> Problem details
Rewrite the items below, replacing "Silver" with "Gold" and leaving everything else unchanged. Omit the pictures from your answer.
**** Input material ****
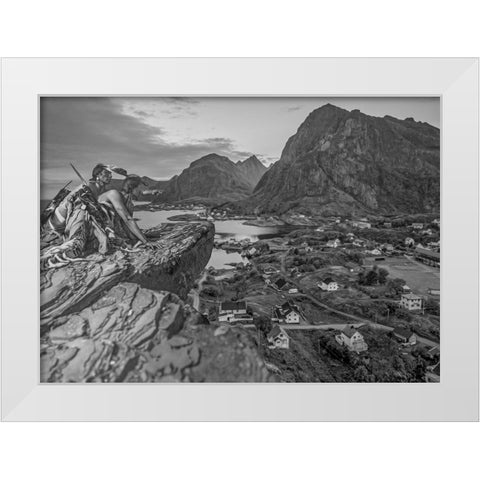 A Different Time 2 White Modern Wood Framed Art Print by Martinussen, Baard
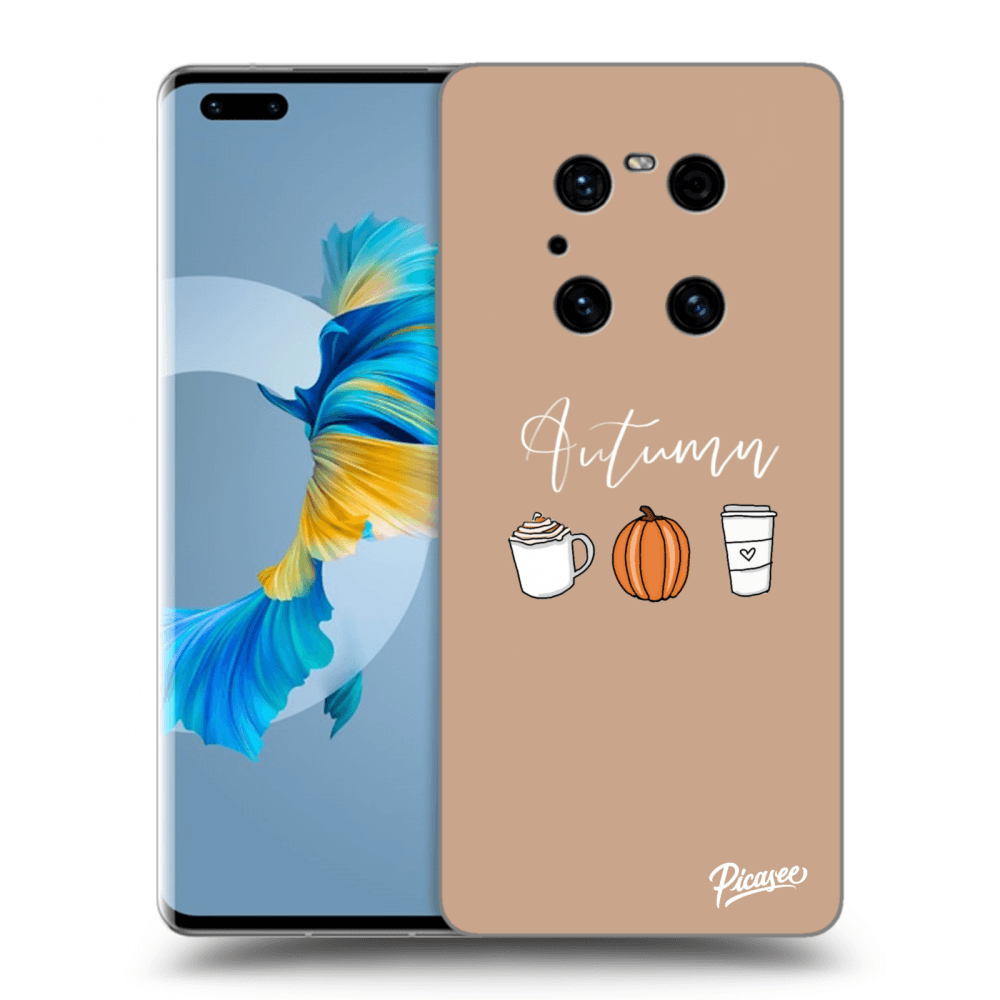 Picasee fekete szilikon tok az alábbi mobiltelefonokra Huawei Mate 40 Pro - Autumn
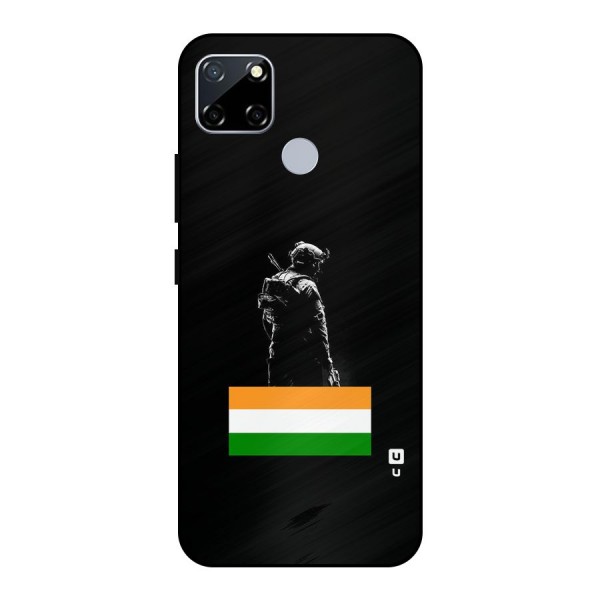 Commando Respect Metal Back Case for Realme Narzo 20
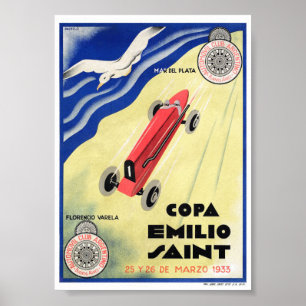 Poster Viagens vintage da Argentina restaurada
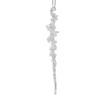 Silver Icicle Ornaments, 12-Piece Set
****
> Answer box
 A Different Time 2 White Modern Wood Framed Art Print by Martinussen, Baard
 Picasee fekete szilikon tok az alábbi mobiltelefonokra Huawei Mate 40 Pro - Autumn
 Commando Respect Metal Back Case for Realme Narzo 20
 Poster Viagens vintage da Argentina restaurada
 Gold Icicle Ornaments, 12-Piece Set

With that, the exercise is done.